Extracted text:
Confused about GPU having hundreds of processors inside it

CPUs are SISD, GPUs are SIMD.

SISD is an acronym for Single Instruction, Single Data. CPUs are good in performing sequential operations: take this, do that, move it there, take another one, add them both together, write to a device, read response, and so on. They execute mostly simple operations that take one or two values and return one value.

SIMD is Single Instruction, Multiple Data: the same operation is executed on multiple datasets simultaneously. For example take 128 values [X1…X128], take 128 values [Y1…Y128], multiply corresponding values in pairs and return 128 results. A SISD processor would have to execute 128 instructions (+ memory reads/writes) because it can only multiply two numbers at once. SIMD processor does this in few steps or maybe even in one if only 128 numbers fit in its register.

SISD CPUs work well for everyday computing because it's mostly sequential, but there are some tasks that require crunching large amounts of data in a similar way - for example processing graphics, video rendering, cracking passwords, mining bitcoins etc. GPUs allow for massive parallelization of computing, provided that all data must be processed in the same way.

Okay, that's pure theory. In the real world regular CPUs offer some SIMD instructions (SSE), so some multiple data stuff can be done more efficiently on a regular CPU. At the same time not all ALUs in GPUs have to work on the same thing because they are grouped into batches (see Mokubai's answer). So CPUs are not purely SISD and GPUs are not purely SIMD.

Source data:
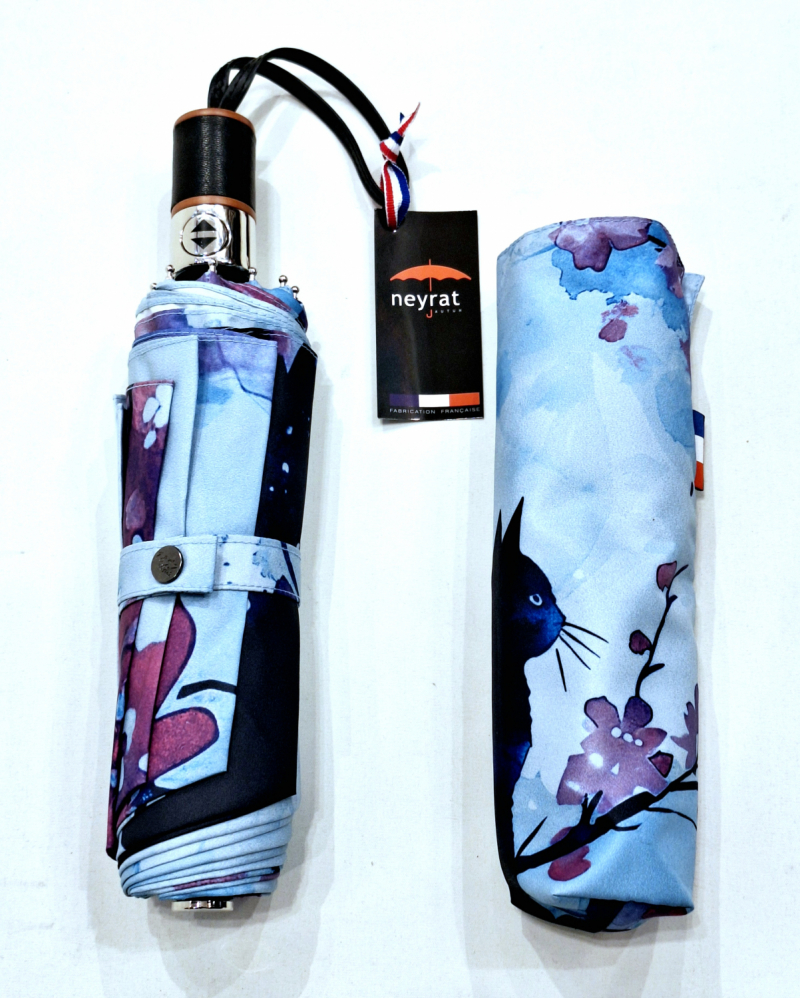 Parapluie pliant automatique ouvré fermé bleu imprimé Chat noir & fleurs Japonisant Neyrat - Français - léger & résistant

Your assignment:
Reproduce the section of the CPU and GPU text above that opens with the words containing "SIMD is Single" and closes with "the same way.", keeping every word unchanged.

Response to this task:
SIMD is Single Instruction, Multiple Data: the same operation is executed on multiple datasets simultaneously. For example take 128 values [X1…X128], take 128 values [Y1…Y128], multiply corresponding values in pairs and return 128 results. A SISD processor would have to execute 128 instructions (+ memory reads/writes) because it can only multiply two numbers at once. SIMD processor does this in few steps or maybe even in one if only 128 numbers fit in its register.

SISD CPUs work well for everyday computing because it's mostly sequential, but there are some tasks that require crunching large amounts of data in a similar way - for example processing graphics, video rendering, cracking passwords, mining bitcoins etc. GPUs allow for massive parallelization of computing, provided that all data must be processed in the same way.